# Information shown start

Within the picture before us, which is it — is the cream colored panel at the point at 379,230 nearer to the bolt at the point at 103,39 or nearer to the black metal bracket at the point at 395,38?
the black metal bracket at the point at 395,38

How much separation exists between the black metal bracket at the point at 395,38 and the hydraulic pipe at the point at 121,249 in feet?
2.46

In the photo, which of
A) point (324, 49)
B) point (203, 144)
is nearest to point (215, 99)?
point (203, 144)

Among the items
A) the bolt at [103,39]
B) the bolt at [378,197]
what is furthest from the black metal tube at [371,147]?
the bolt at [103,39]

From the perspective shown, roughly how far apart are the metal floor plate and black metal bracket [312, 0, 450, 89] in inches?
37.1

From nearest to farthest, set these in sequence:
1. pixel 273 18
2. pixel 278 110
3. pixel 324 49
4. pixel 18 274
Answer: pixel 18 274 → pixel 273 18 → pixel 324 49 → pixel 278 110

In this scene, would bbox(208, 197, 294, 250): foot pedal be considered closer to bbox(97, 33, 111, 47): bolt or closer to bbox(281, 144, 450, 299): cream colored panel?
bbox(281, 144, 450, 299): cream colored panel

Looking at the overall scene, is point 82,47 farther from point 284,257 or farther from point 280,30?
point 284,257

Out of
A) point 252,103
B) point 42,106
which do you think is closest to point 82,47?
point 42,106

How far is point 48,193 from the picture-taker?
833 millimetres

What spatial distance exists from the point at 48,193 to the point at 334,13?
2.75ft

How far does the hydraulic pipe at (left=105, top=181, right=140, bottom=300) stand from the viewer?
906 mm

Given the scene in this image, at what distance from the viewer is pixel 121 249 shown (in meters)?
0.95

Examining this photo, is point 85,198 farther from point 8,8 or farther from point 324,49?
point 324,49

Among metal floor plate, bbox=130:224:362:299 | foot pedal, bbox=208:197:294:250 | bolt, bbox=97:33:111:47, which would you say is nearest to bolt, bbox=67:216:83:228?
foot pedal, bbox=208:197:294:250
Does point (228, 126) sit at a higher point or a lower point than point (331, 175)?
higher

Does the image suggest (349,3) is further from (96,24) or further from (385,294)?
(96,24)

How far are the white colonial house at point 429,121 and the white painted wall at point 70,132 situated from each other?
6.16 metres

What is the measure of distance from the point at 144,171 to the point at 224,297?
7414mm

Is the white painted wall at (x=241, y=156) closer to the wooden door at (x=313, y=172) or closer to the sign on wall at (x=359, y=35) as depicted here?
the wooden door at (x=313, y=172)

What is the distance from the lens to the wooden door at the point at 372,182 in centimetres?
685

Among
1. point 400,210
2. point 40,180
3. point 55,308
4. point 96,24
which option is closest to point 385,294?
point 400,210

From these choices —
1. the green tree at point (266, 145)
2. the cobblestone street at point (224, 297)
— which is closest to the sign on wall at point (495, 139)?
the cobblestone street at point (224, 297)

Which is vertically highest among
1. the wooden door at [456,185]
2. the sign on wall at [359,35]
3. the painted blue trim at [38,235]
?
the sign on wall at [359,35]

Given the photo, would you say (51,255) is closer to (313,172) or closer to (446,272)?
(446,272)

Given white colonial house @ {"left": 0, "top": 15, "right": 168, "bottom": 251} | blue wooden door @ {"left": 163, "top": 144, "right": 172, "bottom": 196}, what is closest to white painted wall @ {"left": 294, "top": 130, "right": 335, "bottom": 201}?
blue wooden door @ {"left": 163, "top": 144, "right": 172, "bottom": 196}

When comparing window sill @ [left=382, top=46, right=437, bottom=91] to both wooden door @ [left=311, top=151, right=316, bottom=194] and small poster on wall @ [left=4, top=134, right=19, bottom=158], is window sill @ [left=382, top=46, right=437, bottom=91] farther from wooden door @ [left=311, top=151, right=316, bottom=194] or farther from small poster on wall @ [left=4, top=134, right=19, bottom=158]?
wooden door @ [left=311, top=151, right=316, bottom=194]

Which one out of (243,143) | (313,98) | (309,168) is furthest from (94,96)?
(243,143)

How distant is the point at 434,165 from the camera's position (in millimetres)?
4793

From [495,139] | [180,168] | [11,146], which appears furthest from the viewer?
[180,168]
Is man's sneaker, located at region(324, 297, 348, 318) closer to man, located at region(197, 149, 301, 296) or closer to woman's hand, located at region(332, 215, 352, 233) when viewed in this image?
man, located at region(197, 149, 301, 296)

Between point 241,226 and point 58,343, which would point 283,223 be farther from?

# Information shown end

Task statement.
Print all of the items above word for word, leaving every character unchanged.

Answer for the task.
Within the picture before us, which is it — is the cream colored panel at the point at 379,230 nearer to the bolt at the point at 103,39 or nearer to the black metal bracket at the point at 395,38?
the black metal bracket at the point at 395,38

How much separation exists between the black metal bracket at the point at 395,38 and the hydraulic pipe at the point at 121,249 in feet?
2.46

In the photo, which of
A) point (324, 49)
B) point (203, 144)
is nearest to point (215, 99)?
point (203, 144)

Among the items
A) the bolt at [103,39]
B) the bolt at [378,197]
what is furthest from the black metal tube at [371,147]?
the bolt at [103,39]

From the perspective shown, roughly how far apart are the metal floor plate and black metal bracket [312, 0, 450, 89] in inches?
37.1

From nearest to farthest, set these in sequence:
1. pixel 273 18
2. pixel 278 110
3. pixel 324 49
4. pixel 18 274
Answer: pixel 18 274 → pixel 273 18 → pixel 324 49 → pixel 278 110

In this scene, would bbox(208, 197, 294, 250): foot pedal be considered closer to bbox(97, 33, 111, 47): bolt or closer to bbox(281, 144, 450, 299): cream colored panel?
bbox(281, 144, 450, 299): cream colored panel

Looking at the overall scene, is point 82,47 farther from point 284,257 or farther from point 280,30?
point 284,257

Out of
A) point 252,103
B) point 42,106
which do you think is closest to point 82,47?
point 42,106

How far is point 48,193 from the picture-taker?
833 millimetres

What spatial distance exists from the point at 48,193 to the point at 334,13?
2.75ft

How far does the hydraulic pipe at (left=105, top=181, right=140, bottom=300) stand from the viewer?
906 mm

Given the scene in this image, at what distance from the viewer is pixel 121 249 shown (in meters)?
0.95

Examining this photo, is point 85,198 farther from point 8,8 or farther from point 324,49?
point 324,49

Among metal floor plate, bbox=130:224:362:299 | foot pedal, bbox=208:197:294:250 | bolt, bbox=97:33:111:47, which would you say is nearest to bolt, bbox=67:216:83:228?
foot pedal, bbox=208:197:294:250
Does point (228, 126) sit at a higher point or a lower point than point (331, 175)?
higher

Does the image suggest (349,3) is further from (96,24) or further from (385,294)?
(96,24)

How far are the white colonial house at point 429,121 and the white painted wall at point 70,132 situated from each other?
6.16 metres

What is the measure of distance from the point at 144,171 to the point at 224,297?
7414mm

Is the white painted wall at (x=241, y=156) closer to the wooden door at (x=313, y=172) or closer to the sign on wall at (x=359, y=35) as depicted here?
the wooden door at (x=313, y=172)

What is the distance from the lens to the wooden door at the point at 372,182 in centimetres?
685

Among
1. point 400,210
2. point 40,180
3. point 55,308
4. point 96,24
which option is closest to point 385,294?
point 400,210

From these choices —
1. the green tree at point (266, 145)
2. the cobblestone street at point (224, 297)
— which is closest to the sign on wall at point (495, 139)?
the cobblestone street at point (224, 297)

Which is vertically highest among
1. the wooden door at [456,185]
2. the sign on wall at [359,35]
3. the painted blue trim at [38,235]
?
the sign on wall at [359,35]

Given the photo, would you say (51,255) is closer to (313,172) or closer to (446,272)?
(446,272)

Given white colonial house @ {"left": 0, "top": 15, "right": 168, "bottom": 251} | blue wooden door @ {"left": 163, "top": 144, "right": 172, "bottom": 196}, what is closest to white painted wall @ {"left": 294, "top": 130, "right": 335, "bottom": 201}?
blue wooden door @ {"left": 163, "top": 144, "right": 172, "bottom": 196}

When comparing window sill @ [left=382, top=46, right=437, bottom=91] to both wooden door @ [left=311, top=151, right=316, bottom=194] and small poster on wall @ [left=4, top=134, right=19, bottom=158], is window sill @ [left=382, top=46, right=437, bottom=91] farther from wooden door @ [left=311, top=151, right=316, bottom=194] or farther from small poster on wall @ [left=4, top=134, right=19, bottom=158]?
wooden door @ [left=311, top=151, right=316, bottom=194]

Which one out of (243,143) | (313,98) | (309,168) is furthest from (94,96)?
(243,143)

How distant is the point at 434,165 from the camera's position (in millimetres)?
4793

From [495,139] | [180,168] | [11,146], which appears furthest from the viewer?
[180,168]
Is man's sneaker, located at region(324, 297, 348, 318) closer to man, located at region(197, 149, 301, 296) or closer to woman's hand, located at region(332, 215, 352, 233) when viewed in this image?
man, located at region(197, 149, 301, 296)

Between point 241,226 and point 58,343, which would point 283,223 be farther from?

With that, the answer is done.